Несмотря на «игровой» характер этой охоты, добыча прекрасно осознает, что за ней охотятся хищники. Их поры открыты, они переполнены потом, адреналином и чистым ужасом.
Я стою посреди двора, закрываю глаза и вдыхаю запах глубоко в легкие.
Необъяснимое опьянение бурлит в моих венах от того, что я могу почувствовать вкус страха, зная, что именно я являюсь причиной его появления. Эти периодические дозы разврата позволяют мне быть достаточно уравновешенным, чтобы влиться в общество и не превратиться в серийного убийцу.
Я останавливаю себя от убийства охотой и планированием охоты.
А в последнее время — обещанием обладать определенной девушкой.

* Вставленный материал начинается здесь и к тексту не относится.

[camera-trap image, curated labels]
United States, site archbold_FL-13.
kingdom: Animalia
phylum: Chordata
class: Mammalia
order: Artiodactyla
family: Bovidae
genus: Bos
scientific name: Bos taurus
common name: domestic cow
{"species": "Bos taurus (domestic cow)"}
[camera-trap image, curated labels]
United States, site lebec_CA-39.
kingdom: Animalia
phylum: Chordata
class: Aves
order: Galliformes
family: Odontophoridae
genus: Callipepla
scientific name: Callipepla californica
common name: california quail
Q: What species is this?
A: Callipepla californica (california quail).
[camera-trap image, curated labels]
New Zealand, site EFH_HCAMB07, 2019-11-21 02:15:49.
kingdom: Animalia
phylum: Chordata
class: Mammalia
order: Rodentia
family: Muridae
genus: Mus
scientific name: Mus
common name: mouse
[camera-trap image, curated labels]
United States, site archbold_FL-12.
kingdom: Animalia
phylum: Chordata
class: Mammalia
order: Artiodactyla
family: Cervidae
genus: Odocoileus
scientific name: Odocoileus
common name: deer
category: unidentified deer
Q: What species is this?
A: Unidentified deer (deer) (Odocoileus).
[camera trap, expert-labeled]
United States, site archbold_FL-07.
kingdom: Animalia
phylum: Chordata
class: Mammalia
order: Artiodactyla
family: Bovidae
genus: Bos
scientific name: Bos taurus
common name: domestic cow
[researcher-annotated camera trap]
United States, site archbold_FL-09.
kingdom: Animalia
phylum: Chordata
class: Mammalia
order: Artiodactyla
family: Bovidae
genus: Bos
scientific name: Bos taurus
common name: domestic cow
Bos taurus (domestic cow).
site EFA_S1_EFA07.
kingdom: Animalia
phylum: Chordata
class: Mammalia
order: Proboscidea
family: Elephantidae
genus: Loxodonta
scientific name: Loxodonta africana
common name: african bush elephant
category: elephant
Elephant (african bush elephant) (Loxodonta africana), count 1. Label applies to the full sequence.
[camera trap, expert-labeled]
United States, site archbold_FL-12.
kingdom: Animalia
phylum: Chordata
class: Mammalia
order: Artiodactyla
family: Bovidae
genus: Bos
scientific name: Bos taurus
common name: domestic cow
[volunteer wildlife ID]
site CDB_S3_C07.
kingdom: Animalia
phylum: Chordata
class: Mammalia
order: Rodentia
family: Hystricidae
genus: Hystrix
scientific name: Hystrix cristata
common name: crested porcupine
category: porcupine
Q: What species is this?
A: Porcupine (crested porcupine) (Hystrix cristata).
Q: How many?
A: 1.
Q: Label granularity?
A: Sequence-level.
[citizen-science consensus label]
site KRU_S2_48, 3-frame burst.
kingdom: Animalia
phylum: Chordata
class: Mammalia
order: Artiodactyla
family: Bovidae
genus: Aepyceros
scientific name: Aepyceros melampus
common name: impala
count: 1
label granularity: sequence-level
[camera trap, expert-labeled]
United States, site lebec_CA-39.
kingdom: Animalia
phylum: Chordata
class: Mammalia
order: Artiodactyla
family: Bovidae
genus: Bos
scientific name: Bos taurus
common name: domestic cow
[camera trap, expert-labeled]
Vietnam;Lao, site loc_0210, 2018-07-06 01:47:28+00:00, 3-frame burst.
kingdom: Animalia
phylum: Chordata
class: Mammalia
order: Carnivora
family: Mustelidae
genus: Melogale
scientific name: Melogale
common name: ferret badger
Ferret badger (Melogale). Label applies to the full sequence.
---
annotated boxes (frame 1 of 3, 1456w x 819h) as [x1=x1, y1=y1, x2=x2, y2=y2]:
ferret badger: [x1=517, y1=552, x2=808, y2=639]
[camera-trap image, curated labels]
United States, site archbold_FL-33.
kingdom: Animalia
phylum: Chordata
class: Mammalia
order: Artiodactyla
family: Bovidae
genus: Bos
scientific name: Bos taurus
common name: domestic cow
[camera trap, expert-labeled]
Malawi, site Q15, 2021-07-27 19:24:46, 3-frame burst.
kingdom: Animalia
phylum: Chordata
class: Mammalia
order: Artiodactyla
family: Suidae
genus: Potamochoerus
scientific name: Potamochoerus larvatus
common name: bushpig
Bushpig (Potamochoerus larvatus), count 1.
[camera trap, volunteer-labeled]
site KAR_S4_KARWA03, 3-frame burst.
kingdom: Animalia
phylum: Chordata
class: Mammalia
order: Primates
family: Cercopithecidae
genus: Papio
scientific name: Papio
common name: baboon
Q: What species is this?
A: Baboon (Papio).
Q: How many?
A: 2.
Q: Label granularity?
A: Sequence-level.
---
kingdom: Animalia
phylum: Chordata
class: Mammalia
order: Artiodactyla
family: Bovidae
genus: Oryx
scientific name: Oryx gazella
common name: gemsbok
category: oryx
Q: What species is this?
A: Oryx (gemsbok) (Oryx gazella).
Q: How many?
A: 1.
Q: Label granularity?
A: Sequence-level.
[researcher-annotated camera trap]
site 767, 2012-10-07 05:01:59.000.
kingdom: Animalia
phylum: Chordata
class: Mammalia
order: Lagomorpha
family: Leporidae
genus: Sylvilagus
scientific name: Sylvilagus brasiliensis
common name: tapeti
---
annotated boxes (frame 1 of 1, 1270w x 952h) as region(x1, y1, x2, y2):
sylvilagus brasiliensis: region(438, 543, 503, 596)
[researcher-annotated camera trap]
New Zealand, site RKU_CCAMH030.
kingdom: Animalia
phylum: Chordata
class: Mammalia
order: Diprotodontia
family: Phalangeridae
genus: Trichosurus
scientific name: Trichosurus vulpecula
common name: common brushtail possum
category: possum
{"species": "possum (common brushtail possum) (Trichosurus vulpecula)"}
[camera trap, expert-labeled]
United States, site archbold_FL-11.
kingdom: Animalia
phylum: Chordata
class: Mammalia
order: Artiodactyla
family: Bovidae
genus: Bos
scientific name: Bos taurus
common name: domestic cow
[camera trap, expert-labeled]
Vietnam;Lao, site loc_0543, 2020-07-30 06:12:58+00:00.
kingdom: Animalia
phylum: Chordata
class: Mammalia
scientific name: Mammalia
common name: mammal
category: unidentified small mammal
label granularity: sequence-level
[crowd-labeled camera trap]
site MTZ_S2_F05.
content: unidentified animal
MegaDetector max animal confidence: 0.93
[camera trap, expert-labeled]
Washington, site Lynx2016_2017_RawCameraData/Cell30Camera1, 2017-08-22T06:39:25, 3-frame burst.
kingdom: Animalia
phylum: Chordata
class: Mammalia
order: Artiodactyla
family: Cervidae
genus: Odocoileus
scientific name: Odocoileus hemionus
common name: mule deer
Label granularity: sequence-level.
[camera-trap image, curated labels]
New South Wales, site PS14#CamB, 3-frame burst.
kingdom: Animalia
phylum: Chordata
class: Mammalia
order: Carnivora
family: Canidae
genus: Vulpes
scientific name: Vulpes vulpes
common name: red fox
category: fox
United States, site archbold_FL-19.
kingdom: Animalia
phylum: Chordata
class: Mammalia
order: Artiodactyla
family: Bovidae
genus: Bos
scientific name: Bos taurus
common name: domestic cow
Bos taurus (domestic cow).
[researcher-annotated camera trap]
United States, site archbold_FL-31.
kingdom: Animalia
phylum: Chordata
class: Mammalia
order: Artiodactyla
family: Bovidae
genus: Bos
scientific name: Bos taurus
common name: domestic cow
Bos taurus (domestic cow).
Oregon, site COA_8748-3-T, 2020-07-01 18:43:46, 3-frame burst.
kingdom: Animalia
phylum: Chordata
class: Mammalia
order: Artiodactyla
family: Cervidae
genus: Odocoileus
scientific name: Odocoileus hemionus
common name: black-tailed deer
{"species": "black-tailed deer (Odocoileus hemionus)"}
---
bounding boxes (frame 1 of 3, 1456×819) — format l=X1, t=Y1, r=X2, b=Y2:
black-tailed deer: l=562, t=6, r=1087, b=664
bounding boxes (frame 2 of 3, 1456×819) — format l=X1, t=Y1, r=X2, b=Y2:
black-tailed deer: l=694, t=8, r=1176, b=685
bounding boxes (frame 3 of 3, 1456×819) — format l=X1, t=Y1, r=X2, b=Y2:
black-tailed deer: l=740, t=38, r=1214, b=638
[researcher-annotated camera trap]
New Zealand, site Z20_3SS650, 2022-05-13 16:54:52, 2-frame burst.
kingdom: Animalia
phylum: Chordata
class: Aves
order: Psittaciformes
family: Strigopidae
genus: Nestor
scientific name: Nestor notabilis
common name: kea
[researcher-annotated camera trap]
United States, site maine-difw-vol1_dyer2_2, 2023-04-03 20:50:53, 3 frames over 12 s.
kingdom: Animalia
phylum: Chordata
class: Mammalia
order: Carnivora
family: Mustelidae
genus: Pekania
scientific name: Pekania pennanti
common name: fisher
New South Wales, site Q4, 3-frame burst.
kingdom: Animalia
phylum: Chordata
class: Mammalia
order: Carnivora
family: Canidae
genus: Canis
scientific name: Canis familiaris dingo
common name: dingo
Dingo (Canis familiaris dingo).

Мои мышцы напрягаются, а в мозгу медленно формируется кощунственная мысль. Например, может, мне стоит пробраться в комнату Глиндон вместо того, чтобы охотиться на подражателей?
Нет.
Я ждал сегодняшнего дня несколько месяцев и не позволю отвлекающим факторам поколебать меня.
Бросив взгляд на грунтовую дорожку, я направляюсь на север и ухмыляюсь, обнаружив в грязи бесчисленные следы обуви, ведущие в лес, окружающий участок.
Люди биологически созданы для того, чтобы следовать направлению своего внутреннего компаса — на север. Те, кто выбирает другое, либо имеют искаженное чувство направления, либо просто идут против течения, чтобы чувствовать себя умными.
— Номера семьдесят четыре и восемнадцать исключены. — Диктор уходит вдаль.
Хм.
Похоже, остальные уже начали.
Это ничуть не влияет на меня. Победа — это только бонус, а не цель. А вот охота — да.
Я не спеша иду за группой людей, которые решили, что создать племя — хорошая идея.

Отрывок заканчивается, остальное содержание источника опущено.